Bu dünyada akla gelebilecek en kötü insanları da bu sütun sayesinde tanıdım. Dönemin önemli bankacılarından biri Vatan Cephesi'ne girmişti. Onu yazdım. Aslında o sırada bütün radyolarda da bu haberler çıkıyordu. 3 ay sonra beni bir davette görüp yumrukladı. Baygınlık geçirdim. Hemen davacı oldum. Olaya şahit olan kişiler gerçeği söylemediler. Çünkü hepsi o bankadan kredi alıyorlardı. İçlerinde bir de bakan vardı. Tek dürüst tanık; Mücap Ofluoğlu'ydu. Gerçeği anlatması ve hakimin doğruluğu sayesinde o zat hapse mahkum oldu. Ancak bu üzücü olay yüzünden mide kanaması geçirdim ve 7 yıl yazdığım Cemiyet Haberleri'ni bıraktım.

* Başarılı bir gazeteci demek için ne gerekir? Çok yazının çıkması mı, manşetlik haberler mi?

Bence güvenilir olmak gerekir. Ben doğru yazanları, soğuk espriler yapmayanları, dolambaçlı yollardan yazı yazmayanları okurum. Kişilik olarak hiç sevmediğim halde yazılarını beğendiğim yazarlar da vardır.

CAN DÜNDAR VE BEKİR COŞKUN'U BEĞENİRİM
* En beğendiğiniz gazeteci diye sorsam?

Can Dündar ve Bekir Coşkun'un ince espri kabiliyeti harika. Can Dündar çok şiirsel, onun gibi bir yazar olmayı çok isterdim ama benim öyle yeteneklerim yok.

* Siz farklılığınızı nasıl yarattınız?

Benim en akıllıca yaptığım şey, kendim olmaktır. Kimseye benzemeye çalışmam. Gördüğümü abartmadan ve nasıl hissediyorsam öyle yazarım. Gazetecilik yalnızca haberdir diye düşünmüyorum. Birçok insan bana "Sizi rahat okuyoruz çünkü hislerinizi katıyorsunuz" diyorlar.

* Önce insanım sonra gazeteciyim mi, önce gazeteciyim sonra insan mı?

Hem insanım hem de gazeteciyim. İnsanlığı unutanlardan hep uzak kalmaya çalışırım.

Adam yiyen başkanla bir tek o konuştu
Leyla Umar Uganda'nın adam yiyen başkanı İdi Amin'le röportaj yapmayı başaran tek gazeteci olarak tarihe geçti.
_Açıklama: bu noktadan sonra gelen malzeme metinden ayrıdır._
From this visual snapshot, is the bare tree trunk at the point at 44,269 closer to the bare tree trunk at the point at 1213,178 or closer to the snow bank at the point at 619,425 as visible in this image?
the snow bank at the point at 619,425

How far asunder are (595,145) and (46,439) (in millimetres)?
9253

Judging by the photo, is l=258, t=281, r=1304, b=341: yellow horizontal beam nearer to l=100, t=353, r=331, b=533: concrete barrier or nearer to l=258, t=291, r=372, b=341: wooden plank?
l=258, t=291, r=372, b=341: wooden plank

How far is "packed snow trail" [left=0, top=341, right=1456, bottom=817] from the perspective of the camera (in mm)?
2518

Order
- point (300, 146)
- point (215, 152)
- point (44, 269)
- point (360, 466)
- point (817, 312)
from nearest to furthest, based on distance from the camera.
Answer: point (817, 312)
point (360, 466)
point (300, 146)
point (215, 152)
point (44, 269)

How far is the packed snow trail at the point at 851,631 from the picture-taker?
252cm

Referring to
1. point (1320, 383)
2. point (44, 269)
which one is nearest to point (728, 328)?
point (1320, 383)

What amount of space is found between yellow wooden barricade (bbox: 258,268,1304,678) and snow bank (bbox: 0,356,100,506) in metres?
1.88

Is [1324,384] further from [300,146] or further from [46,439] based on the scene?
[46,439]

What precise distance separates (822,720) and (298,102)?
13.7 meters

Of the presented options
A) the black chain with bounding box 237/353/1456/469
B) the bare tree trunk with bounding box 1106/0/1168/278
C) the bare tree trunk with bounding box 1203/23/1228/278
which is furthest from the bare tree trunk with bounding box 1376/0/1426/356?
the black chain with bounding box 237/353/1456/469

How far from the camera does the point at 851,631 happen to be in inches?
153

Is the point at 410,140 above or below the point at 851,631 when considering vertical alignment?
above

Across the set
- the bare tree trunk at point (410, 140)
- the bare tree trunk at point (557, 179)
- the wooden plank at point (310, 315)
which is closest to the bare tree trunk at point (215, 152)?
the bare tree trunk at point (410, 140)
Hikayesi ise şöyle: "İdi Amin'i Suudi Arabistan'da buldum. Hayli zor saatler geçirdikten sonra otelime gelmesini sağladım. Sorduğum her soruya doğru dürüst yanıt alamayınca sıkıldım, iki saat sonra onu bırakıp yemeğe çıktım. Türkiye'ye dönünce Time'da çalışan bir arkadaşım, İdi Amin'le görüştüğümü duyunca çok şaşırdı. Telefonlara sarıldı. 'Observer bu röportaj için 50 bin sterlin, Playboy 150 bin dolar veriyor. Ama 7 kasetlik bir röportaj istiyorlar' dedi. Oysa bende iki kaset ve onunla çekilmiş üç fotoğraf vardı sadece.

Yine de Paris'teki Gamma Ajansı kısa röportajımı ve resimleri başta Time dergisi olmak üzere, 42 ülkeye sattı. Oturduğum evi İdi Amin sayesinde yaptım ve o sırada Paris'te doktorası için yaşayan oğluma minik bir stüdyo bile aldım."